Tasks and exercises:
A: List every thread title that appears in the comment feed.
B: Please extract the passage of the comment feed between "This is not" and "need is attention.", inclusive.

Text section:
------------------------------------------------------------------------
Hacker News: sfletcher

New comment by sfletcher in "GitHub Copilot is not infringing copyright"

sfletcher — Mon, 05 Jul 2021 12:14:00 +0000

The Google Books case cited here allowed Google to show exact snippets (extracts) from the copyrighted books, hard to see how this is any different.

New comment by sfletcher in "We Found Joe Biden’s Venmo. Why That’s a Privacy Nightmare for Everyone"

sfletcher — Sat, 15 May 2021 22:22:17 +0000

This is not nearly as fun as the time Ashley Feinberg found James Comey on Twitter: https://gizmodo.com/this-is-almost-certainly-james-comey-s-t...

New comment by sfletcher in "Machine Learning Is a Marvelously Executed Scam"

sfletcher — Fri, 14 May 2021 02:22:39 +0000

Ya seriously - while I too am skeptical about ML-as-a-service, if Corey genuinely thinks that ML has no business value I have a rabid pack of Applied Scientists from Amazon Ads & Search that I'd like to set on him

New comment by sfletcher in "Differentiable programming for gradient-based machine learning"

sfletcher — Thu, 19 Nov 2020 21:56:01 +0000

Is anyone still excited about differentiable programming? At least in NLP it seems like a lot of the energy has shifted to large scale overparameterized models like BERT, e.g. you don't need arbitrary control flow in your model, all you need is attention.

New comment by sfletcher in "We can do better than DuckDuckGo"
------------------------------------------------------------------------
Provided material:
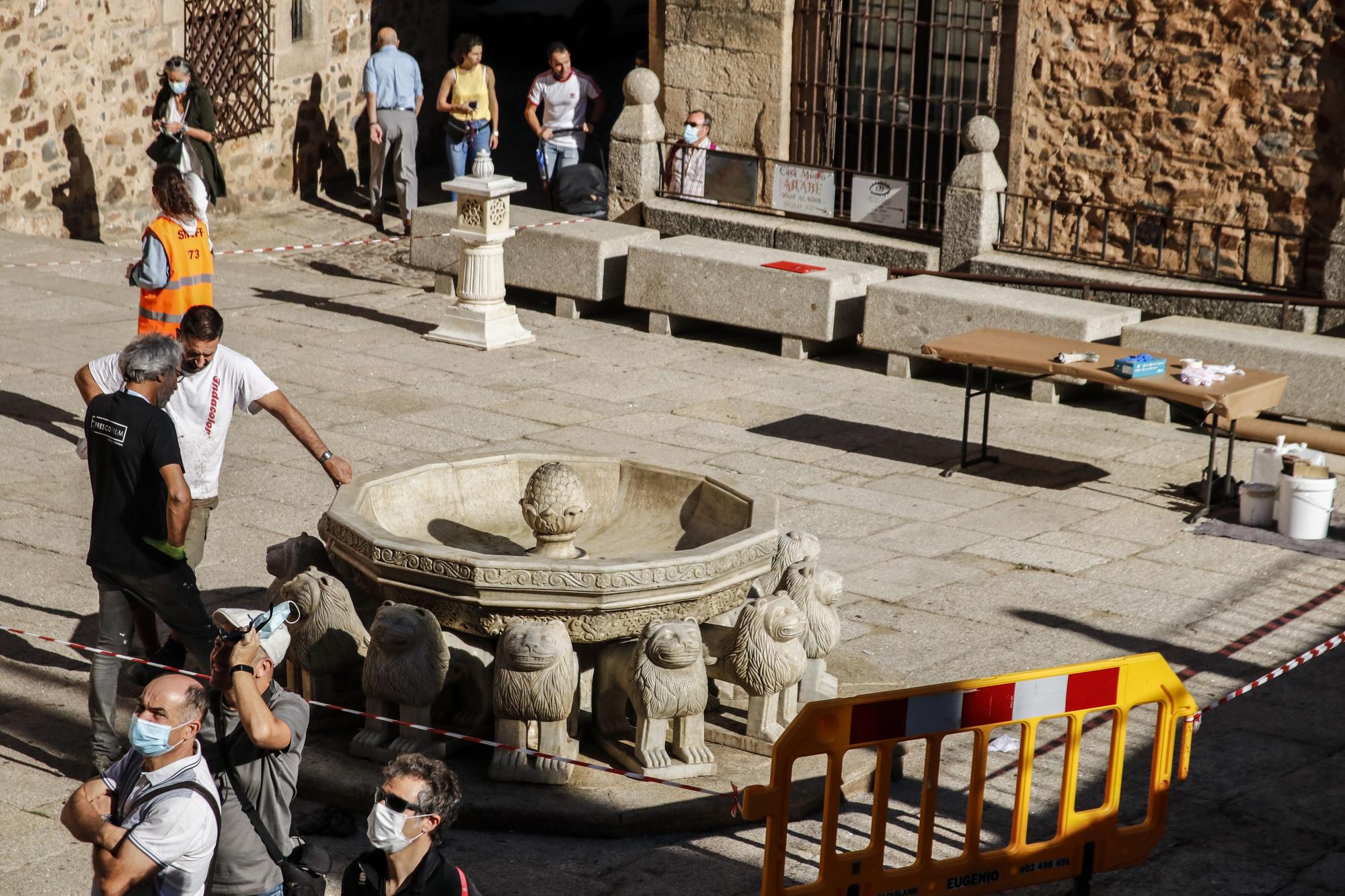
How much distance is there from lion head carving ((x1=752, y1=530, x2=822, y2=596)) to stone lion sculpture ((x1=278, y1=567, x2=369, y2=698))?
1656 millimetres

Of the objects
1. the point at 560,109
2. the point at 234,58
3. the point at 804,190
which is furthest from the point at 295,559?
the point at 234,58

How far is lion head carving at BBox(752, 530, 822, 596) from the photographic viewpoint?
24.6 ft

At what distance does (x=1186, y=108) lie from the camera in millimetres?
14055

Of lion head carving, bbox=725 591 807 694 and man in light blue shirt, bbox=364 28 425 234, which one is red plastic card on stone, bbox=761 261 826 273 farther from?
lion head carving, bbox=725 591 807 694

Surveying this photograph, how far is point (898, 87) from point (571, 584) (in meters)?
10.1

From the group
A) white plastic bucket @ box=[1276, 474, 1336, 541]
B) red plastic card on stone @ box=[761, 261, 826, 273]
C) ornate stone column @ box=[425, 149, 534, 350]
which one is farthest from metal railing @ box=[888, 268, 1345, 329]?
ornate stone column @ box=[425, 149, 534, 350]

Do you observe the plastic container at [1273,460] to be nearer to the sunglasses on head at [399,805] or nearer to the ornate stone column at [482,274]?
the ornate stone column at [482,274]

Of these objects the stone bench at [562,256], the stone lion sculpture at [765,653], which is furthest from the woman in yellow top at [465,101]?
the stone lion sculpture at [765,653]

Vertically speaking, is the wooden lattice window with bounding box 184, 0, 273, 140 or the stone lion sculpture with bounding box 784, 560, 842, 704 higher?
the wooden lattice window with bounding box 184, 0, 273, 140

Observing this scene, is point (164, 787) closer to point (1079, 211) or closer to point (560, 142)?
point (1079, 211)

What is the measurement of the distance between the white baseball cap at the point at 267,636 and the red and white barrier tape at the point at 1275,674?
299 cm

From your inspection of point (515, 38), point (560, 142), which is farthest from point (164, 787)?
point (515, 38)

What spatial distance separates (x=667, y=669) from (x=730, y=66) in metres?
10.6

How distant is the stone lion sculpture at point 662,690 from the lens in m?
6.52
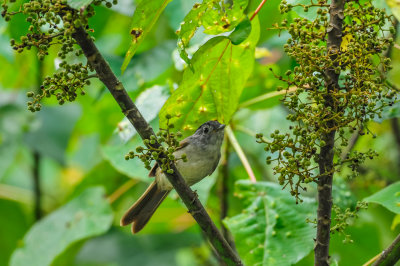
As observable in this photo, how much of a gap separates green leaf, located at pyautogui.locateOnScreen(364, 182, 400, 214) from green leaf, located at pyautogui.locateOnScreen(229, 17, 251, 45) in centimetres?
106

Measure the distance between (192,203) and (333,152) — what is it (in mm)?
508

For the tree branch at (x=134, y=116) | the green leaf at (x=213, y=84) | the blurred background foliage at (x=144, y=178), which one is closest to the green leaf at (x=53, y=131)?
the blurred background foliage at (x=144, y=178)

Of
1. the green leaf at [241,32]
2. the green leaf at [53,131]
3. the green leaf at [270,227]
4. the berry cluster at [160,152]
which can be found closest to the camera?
the berry cluster at [160,152]

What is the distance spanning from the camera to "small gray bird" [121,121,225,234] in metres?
3.45

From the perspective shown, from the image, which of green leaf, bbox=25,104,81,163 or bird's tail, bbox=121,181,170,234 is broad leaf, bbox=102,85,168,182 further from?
green leaf, bbox=25,104,81,163

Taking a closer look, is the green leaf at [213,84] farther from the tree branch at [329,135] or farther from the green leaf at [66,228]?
the green leaf at [66,228]

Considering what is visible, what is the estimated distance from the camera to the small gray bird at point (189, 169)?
3447 millimetres

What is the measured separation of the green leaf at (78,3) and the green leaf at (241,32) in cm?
58

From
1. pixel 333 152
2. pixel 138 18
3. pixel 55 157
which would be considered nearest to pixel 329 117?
pixel 333 152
------------------------------------------------------------------------
Solved tasks:
A:
- GitHub Copilot is not infringing copyright
- We Found Joe Biden’s Venmo. Why That’s a Privacy Nightmare for Everyone
- Machine Learning Is a Marvelously Executed Scam
- Differentiable programming for gradient-based machine learning
- We can do better than DuckDuckGo

B:
This is not nearly as fun as the time Ashley Feinberg found James Comey on Twitter: https://gizmodo.com/this-is-almost-certainly-james-comey-s-t...

New comment by sfletcher in "Machine Learning Is a Marvelously Executed Scam"

sfletcher — Fri, 14 May 2021 02:22:39 +0000

Ya seriously - while I too am skeptical about ML-as-a-service, if Corey genuinely thinks that ML has no business value I have a rabid pack of Applied Scientists from Amazon Ads & Search that I'd like to set on him

New comment by sfletcher in "Differentiable programming for gradient-based machine learning"

sfletcher — Thu, 19 Nov 2020 21:56:01 +0000

Is anyone still excited about differentiable programming? At least in NLP it seems like a lot of the energy has shifted to large scale overparameterized models like BERT, e.g. you don't need arbitrary control flow in your model, all you need is attention.